Drax Group CEO Will Gardiner said the report is another reminder that if the UK is to meet its ambitious climate targets there is an urgent need to scale up bioenergy with carbon capture and storage (BECCS).
"As the world’s leading generator and supplier of sustainable bioenergy there is no better place to deliver BECCS at scale than at Drax in the UK. We are ready to invest in and deliver this world-leading green technology, which would support clean growth in the north of England, create tens of thousands of jobs and put the UK at the forefront of combatting climate change."
Drax Group is kickstarting the planning process to build a new underground pumped hydro storage power station – more than doubling the electricity generating capacity at its iconic Cruachan facility in Scotland. The 600MW power station will be located inside Ben Cruachan – Argyll’s highest mountain – and increase the site’s total capacity to 1.04GW (click here).
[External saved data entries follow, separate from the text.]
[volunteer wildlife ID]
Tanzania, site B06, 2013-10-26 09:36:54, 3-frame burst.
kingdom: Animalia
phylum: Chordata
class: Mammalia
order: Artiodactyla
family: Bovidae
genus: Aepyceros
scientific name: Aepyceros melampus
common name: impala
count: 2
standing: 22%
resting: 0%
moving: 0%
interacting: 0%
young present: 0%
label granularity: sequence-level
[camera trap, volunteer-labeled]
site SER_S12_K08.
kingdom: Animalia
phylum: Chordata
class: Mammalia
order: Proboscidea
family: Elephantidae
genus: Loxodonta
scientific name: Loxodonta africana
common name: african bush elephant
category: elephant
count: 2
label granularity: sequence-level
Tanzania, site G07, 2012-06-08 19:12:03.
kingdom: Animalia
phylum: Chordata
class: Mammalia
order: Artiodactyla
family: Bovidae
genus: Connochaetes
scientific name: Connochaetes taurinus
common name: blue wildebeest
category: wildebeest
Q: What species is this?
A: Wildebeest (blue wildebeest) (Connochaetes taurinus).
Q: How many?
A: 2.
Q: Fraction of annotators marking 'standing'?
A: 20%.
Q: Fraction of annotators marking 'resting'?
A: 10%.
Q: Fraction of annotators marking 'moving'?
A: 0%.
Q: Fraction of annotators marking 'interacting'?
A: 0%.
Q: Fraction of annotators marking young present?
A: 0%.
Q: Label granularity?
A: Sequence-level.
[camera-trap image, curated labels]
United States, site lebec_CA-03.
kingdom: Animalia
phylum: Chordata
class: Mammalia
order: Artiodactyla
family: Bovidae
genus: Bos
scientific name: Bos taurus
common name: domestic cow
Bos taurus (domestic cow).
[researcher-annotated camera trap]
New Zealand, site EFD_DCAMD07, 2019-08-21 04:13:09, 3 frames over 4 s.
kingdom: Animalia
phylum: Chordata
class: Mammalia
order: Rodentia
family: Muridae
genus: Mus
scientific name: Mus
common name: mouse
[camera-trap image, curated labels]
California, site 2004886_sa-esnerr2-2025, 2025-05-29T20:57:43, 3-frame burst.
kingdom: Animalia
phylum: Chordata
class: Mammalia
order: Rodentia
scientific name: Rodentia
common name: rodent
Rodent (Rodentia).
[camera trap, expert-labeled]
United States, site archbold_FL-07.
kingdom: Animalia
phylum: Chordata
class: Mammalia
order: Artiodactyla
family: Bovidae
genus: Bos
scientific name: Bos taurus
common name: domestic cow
Lockdown measures led to a record decrease in UK emissions in 2020 of 13% from the previous year. The largest falls were in aviation (-60%), shipping (-24%) and surface transport (-18%). While some of this change could persist (e.g. business travellers accounted for 15-25% of UK air passengers before the pandemic), much is already rebounding with HGV and van travel back to pre-pandemic levels, while car use, which at one point was down by two-thirds, only 20% below pre-pandemic levels.